• WRITTEN REQUEST:
In the entries starting with the line containing "From the choices" and going on through the line containing "Looking at the", swap "kitchen background" for "rear wall" and give those lines again with nothing else changed.

• RECORDS SHOWN:
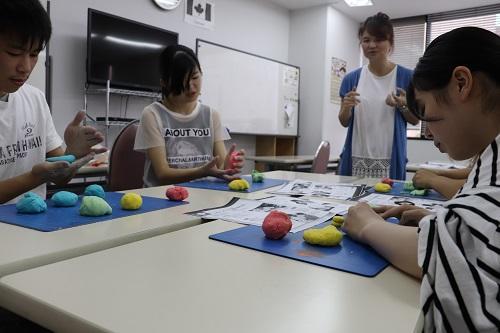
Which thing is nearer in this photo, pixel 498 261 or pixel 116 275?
...
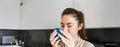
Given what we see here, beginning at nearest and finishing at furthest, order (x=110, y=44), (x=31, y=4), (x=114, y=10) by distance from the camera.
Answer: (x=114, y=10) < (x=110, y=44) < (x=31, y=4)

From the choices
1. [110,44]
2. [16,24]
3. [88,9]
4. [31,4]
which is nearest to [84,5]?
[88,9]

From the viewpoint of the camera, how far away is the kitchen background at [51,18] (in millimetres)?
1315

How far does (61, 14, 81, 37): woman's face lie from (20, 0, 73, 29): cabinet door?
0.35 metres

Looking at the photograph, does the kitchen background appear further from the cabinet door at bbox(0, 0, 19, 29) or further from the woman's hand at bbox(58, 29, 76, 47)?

• SOLUTION TO THIS EXERCISE:
From the choices
1. [110,44]
2. [16,24]
3. [88,9]
4. [31,4]
which is nearest to [84,5]?
[88,9]

From the viewpoint of the camera, how far away is the rear wall at [51,18] (in millimetres)?
1315

How far does (61, 14, 81, 37): woman's face lie from (20, 0, 73, 29): cabinet door?
0.35 metres

Looking at the photograph, does the rear wall appear further from the cabinet door at bbox(0, 0, 19, 29) or further from the woman's hand at bbox(58, 29, 76, 47)?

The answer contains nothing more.